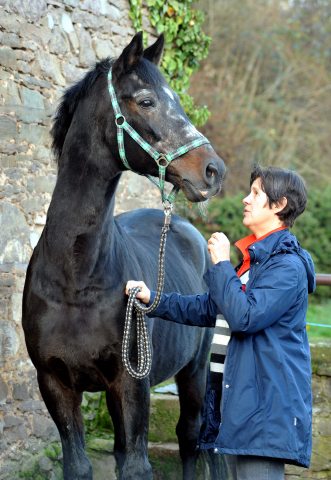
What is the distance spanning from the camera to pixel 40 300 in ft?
8.13

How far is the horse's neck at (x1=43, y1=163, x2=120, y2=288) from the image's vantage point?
2428 mm

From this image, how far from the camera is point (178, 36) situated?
538 centimetres

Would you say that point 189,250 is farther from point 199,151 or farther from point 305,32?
point 305,32

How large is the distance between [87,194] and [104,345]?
0.65 m

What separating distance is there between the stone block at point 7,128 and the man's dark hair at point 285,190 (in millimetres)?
2119

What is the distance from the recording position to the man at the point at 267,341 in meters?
2.04

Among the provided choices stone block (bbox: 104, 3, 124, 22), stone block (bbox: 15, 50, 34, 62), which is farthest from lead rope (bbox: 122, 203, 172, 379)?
stone block (bbox: 104, 3, 124, 22)

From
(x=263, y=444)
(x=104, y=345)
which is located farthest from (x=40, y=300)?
Result: (x=263, y=444)

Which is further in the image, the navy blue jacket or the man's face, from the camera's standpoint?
the man's face

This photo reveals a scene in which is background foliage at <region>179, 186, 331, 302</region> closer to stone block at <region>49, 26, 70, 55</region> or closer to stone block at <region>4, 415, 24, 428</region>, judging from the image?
stone block at <region>49, 26, 70, 55</region>

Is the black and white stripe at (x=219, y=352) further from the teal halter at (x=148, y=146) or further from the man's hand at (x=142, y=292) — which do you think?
the teal halter at (x=148, y=146)

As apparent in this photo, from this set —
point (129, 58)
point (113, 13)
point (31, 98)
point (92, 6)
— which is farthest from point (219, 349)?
point (113, 13)

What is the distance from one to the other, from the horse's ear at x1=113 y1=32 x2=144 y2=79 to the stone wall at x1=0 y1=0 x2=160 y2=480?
5.29ft

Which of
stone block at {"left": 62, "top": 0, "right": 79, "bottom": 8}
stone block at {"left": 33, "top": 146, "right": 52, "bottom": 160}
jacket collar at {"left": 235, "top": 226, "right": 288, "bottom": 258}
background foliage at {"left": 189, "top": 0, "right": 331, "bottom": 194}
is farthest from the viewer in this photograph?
background foliage at {"left": 189, "top": 0, "right": 331, "bottom": 194}
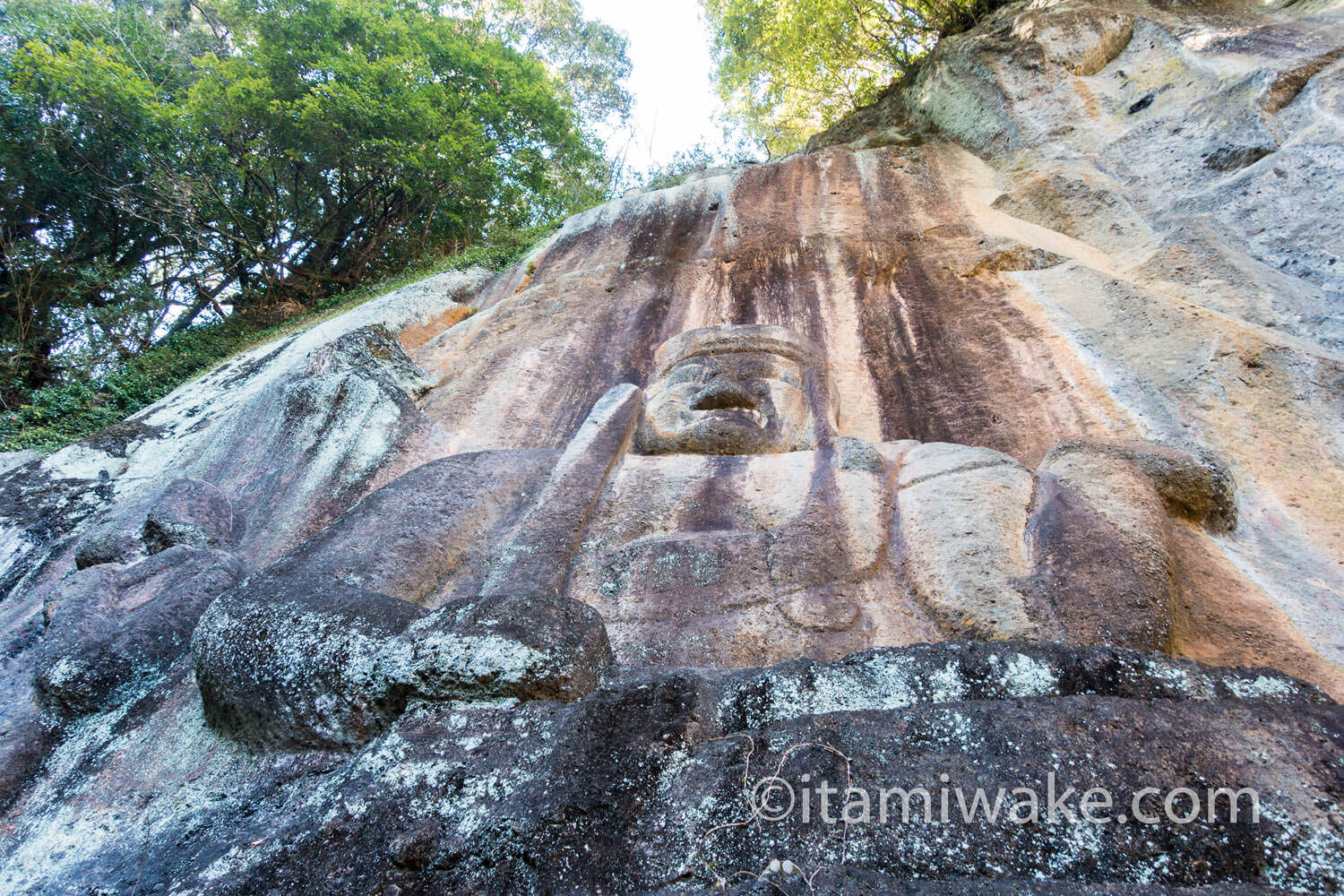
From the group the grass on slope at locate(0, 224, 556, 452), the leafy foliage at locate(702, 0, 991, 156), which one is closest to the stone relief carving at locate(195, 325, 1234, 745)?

· · · · ·

WHAT IS REQUIRED - Nothing but the pictures may be dropped; output the records above exactly.

THE COMPLETED TASK -
What is the distance spanning from the camera to pixel 40 300 in ft?
8.13

How far is the horse's neck at (x1=43, y1=163, x2=120, y2=288) from the image's vantage point?
2428 mm

From this image, how far from the camera is point (178, 36) situated?
538 centimetres

Would you say that point 189,250 is farther from point 199,151 or farther from point 305,32?
point 305,32

How large is the distance between [87,194] and [104,345]?
0.65 m

What separating distance is there between the stone block at point 7,128 and the man's dark hair at point 285,190 (in millimetres)?
2119

What is the distance from the recording position to the man at the point at 267,341 in meters?
2.04

Among the provided choices stone block (bbox: 104, 3, 124, 22), stone block (bbox: 15, 50, 34, 62), which is farthest from lead rope (bbox: 122, 203, 172, 379)?
stone block (bbox: 104, 3, 124, 22)

From
(x=263, y=444)
(x=104, y=345)
which is located farthest from (x=40, y=300)?
Result: (x=263, y=444)

Which is further in the image, the navy blue jacket or the man's face, from the camera's standpoint?
the man's face

This photo reveals a scene in which is background foliage at <region>179, 186, 331, 302</region> closer to stone block at <region>49, 26, 70, 55</region> or closer to stone block at <region>4, 415, 24, 428</region>, judging from the image?
stone block at <region>49, 26, 70, 55</region>

Is the black and white stripe at (x=219, y=352) further from the teal halter at (x=148, y=146) or further from the man's hand at (x=142, y=292) — which do you think?
the teal halter at (x=148, y=146)

As apparent in this photo, from this set —
point (129, 58)
point (113, 13)
point (31, 98)
point (92, 6)
— which is farthest from point (219, 349)?
point (113, 13)

What is the distance from one to the other, from the horse's ear at x1=113 y1=32 x2=144 y2=79 to the stone wall at x1=0 y1=0 x2=160 y2=480?
5.29ft

Which of
stone block at {"left": 62, "top": 0, "right": 79, "bottom": 8}
stone block at {"left": 33, "top": 146, "right": 52, "bottom": 160}
jacket collar at {"left": 235, "top": 226, "right": 288, "bottom": 258}
background foliage at {"left": 189, "top": 0, "right": 331, "bottom": 194}
is farthest from the viewer in this photograph?
background foliage at {"left": 189, "top": 0, "right": 331, "bottom": 194}
From the group the grass on slope at locate(0, 224, 556, 452), the leafy foliage at locate(702, 0, 991, 156), which one is closest to the stone relief carving at locate(195, 325, 1234, 745)?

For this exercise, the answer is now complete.